Has anyone been over to Simcoe yet this fall chasing perch? Wondered if anyone had any reports. Information on the Simcoe boards has been a bit light. I know the winds have been up that may be keeping a lot of guys off the lake.

We are headed over the first weekend in November, and possibly 1 other weekend yet to be determined. 1 of my favorite trips of the year.

Tight lines.

Wags.


----------



## salmonslammer (Jan 28, 2001)

Just starting to see some reports from over there... Sounds slow yet. Going to try and get over the last week of oct...


----------



## Howard Baumann (Aug 4, 2015)

salmonslammer said:


> Just starting to see some reports from over there... Sounds slow yet. Going to try and get over the last week of oct...


Should be if this darn wind would quite.


----------



## mwagner0071 (Jan 26, 2009)

The wind sure has made it tough.

Where do you guys normally launch and fish? Seems like ramps are hard to find on Simcoe.

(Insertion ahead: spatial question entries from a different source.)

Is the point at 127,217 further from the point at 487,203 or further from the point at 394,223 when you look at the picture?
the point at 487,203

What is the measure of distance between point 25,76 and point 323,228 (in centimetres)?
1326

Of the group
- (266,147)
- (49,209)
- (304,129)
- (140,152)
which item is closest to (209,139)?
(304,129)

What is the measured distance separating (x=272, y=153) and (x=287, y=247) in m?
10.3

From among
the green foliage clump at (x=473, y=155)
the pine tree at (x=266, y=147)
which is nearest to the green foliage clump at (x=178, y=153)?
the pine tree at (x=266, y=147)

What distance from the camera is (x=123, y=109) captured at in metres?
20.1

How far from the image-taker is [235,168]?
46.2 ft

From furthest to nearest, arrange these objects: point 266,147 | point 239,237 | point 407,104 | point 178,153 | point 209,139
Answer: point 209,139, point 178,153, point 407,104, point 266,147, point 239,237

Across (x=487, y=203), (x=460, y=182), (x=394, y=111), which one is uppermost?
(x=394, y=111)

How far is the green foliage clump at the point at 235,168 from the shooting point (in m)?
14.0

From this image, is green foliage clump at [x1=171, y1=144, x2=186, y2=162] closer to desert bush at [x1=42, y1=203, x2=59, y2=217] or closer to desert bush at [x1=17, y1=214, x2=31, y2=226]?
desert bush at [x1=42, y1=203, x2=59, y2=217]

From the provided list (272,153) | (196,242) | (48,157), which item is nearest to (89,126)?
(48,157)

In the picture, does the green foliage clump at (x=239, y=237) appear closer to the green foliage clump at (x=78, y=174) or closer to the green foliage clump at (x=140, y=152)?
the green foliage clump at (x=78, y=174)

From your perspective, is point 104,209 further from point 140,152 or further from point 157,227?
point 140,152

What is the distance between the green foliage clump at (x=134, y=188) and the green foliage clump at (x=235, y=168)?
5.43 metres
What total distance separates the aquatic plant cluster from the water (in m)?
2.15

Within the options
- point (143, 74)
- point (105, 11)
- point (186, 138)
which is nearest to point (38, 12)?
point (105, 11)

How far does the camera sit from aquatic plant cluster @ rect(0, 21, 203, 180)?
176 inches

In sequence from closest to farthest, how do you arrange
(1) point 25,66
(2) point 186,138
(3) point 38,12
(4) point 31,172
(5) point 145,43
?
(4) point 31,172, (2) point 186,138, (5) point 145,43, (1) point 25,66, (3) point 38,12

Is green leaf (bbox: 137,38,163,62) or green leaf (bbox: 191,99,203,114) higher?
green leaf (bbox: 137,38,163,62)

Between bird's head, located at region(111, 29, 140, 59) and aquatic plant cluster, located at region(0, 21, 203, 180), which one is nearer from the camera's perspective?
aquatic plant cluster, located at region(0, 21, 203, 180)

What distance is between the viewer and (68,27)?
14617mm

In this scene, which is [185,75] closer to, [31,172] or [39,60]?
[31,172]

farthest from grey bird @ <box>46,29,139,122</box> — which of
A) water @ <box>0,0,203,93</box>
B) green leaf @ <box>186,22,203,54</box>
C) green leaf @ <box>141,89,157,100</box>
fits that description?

We normally fish Pefferlaw and Beaverton area.


----------



## Howard Baumann (Aug 4, 2015)

mwagner0071 said:


> The wind sure has made it tough.
> 
> Where do you guys normally launch and fish? Seems like ramps are hard to find on Simcoe. We normally fish Pefferlaw and Beaverton area.


Same as you, used to stay at the cobblestone B&B on the river.


----------



## salmonslammer (Jan 28, 2001)

mwagner0071 said:


> The wind sure has made it tough.
> 
> Where do you guys normally launch and fish? Seems like ramps are hard to find on Simcoe. We normally fish Pefferlaw and Beaverton area.



Anywhere from jacksons point over to beaverton... Buddy crushed em in VB last halloween. Sibbald point pro park is a good launch...Bait at D&M in JB... Bonney boats has a launch and bait too (at least in winter)

After this weekend I have the next 2 weekdays free... Hopefully mother nature plays nice... She pimped me last year!


----------



## salmonslammer (Jan 28, 2001)

Howard Baumann said:


> Same as you, used to stay at the cobblestone B&B on the river.






salmonslammer said:


> Anywhere from jacksons point over to beaverton... Buddy crushed em in VB last halloween. Sibbald point pro park is a good launch...Bait at D&M in JP.. Bonney boats has a launch and bait too (at least in winter)
> 
> After this weekend I have the next 2 weekdays free... Hopefully mother nature plays nice... She pimped me last year!


----------



## mwagner0071 (Jan 26, 2009)

We are headed over the weekend of the 24th and then again on Nov 4 - 8th. Hope the wind cooperates.. Nice to know about VB in the fall. Might be a safe area to fish in a N wind.


----------